Sirva esta breve exposición para
centrarnos en la motivación profunda que impulsó a los egipcios
a inventar una serie de divinidades, cada una de las cuales
tiene, como irá advirtiendo el lector, un significado concreto y
preciso. Todo su panteón, todos sus misterios, todo su
curiosísimo sistema de momificación, no apuntan sino a enseñar
el camino de la incorruptibilidad a la resurrección.
______________
(1) Société d´edition Les
Belles Lettres, París, 1966.
(2) Un bello ejemplo de estos
himnos es el Himno de Khunatón, aparecido en La Puerta
(Egipto) ed. Obelisco.
(3) Citado por S.Morenz La
religión égyptienne, Payot, París, 1962 pág. 134
(4) Hermes es la helenización del
dios egipcio Toth.

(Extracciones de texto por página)
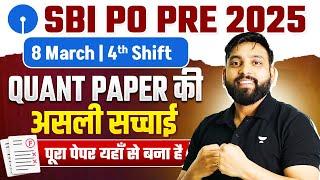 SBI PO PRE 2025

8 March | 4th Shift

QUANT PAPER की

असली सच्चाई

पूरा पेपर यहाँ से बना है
...
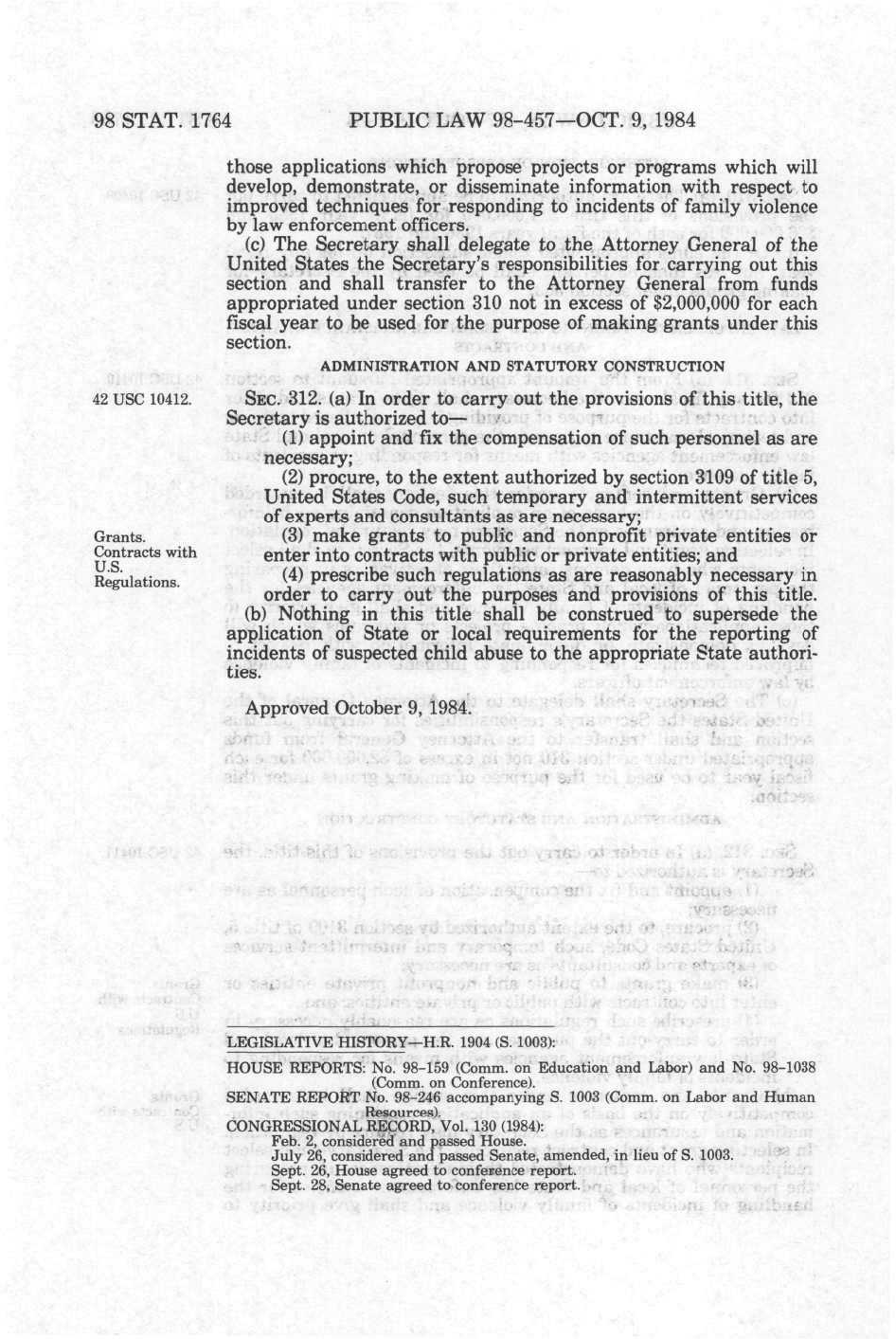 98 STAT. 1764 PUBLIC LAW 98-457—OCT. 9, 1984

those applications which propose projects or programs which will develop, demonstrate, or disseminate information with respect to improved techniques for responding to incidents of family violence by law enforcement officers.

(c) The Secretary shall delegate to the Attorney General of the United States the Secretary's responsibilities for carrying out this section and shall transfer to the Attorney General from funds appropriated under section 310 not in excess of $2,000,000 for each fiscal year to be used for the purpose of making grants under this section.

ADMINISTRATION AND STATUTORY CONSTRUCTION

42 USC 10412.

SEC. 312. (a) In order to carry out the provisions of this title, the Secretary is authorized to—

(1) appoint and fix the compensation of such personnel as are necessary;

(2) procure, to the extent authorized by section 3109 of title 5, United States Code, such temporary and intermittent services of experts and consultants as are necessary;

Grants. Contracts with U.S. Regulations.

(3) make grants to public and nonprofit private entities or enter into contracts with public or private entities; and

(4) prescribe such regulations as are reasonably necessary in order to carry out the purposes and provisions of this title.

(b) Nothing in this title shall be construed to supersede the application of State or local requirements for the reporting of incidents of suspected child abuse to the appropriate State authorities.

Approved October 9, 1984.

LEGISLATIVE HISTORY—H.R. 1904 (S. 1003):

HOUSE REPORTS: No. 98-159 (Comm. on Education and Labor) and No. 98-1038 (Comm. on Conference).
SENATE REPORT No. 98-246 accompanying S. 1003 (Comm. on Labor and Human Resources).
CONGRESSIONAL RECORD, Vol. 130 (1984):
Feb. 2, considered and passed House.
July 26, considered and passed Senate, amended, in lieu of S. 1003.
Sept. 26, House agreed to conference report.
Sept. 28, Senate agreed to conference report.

*Acciones requeridas*
(1) Enumera todas las editoriales que se nombran en las notas del texto sobre las divinidades egipcias.
(2) Por favor, retoma el texto sobre las divinidades egipcias a partir de su última línea y continúalo.

*Respuestas del ejercicio*
(1) Société d´edition Les Belles Lettres, Obelisco y Payot.

(2)
(5) No se sabe con certeza quien
fue Bytis, pero algunos autores creen que es el mismo sacerdote
del que habla el alquimista Zósimo en sus Comentarios sobre
la letra Omega, refiriéndose a él con el nombre de Bytos.
(6) Se trata de la difícil
distinción entre el espíritu y el alma pura, la chispa divina
en el hombre. El primero está a la merced del destino
astrológico; la segunda, al ser una emanación de la divinidad,
es eterna. Un papiro se refiere a ella de este modo: Mi alma
es Dios; mi alma es eternidad.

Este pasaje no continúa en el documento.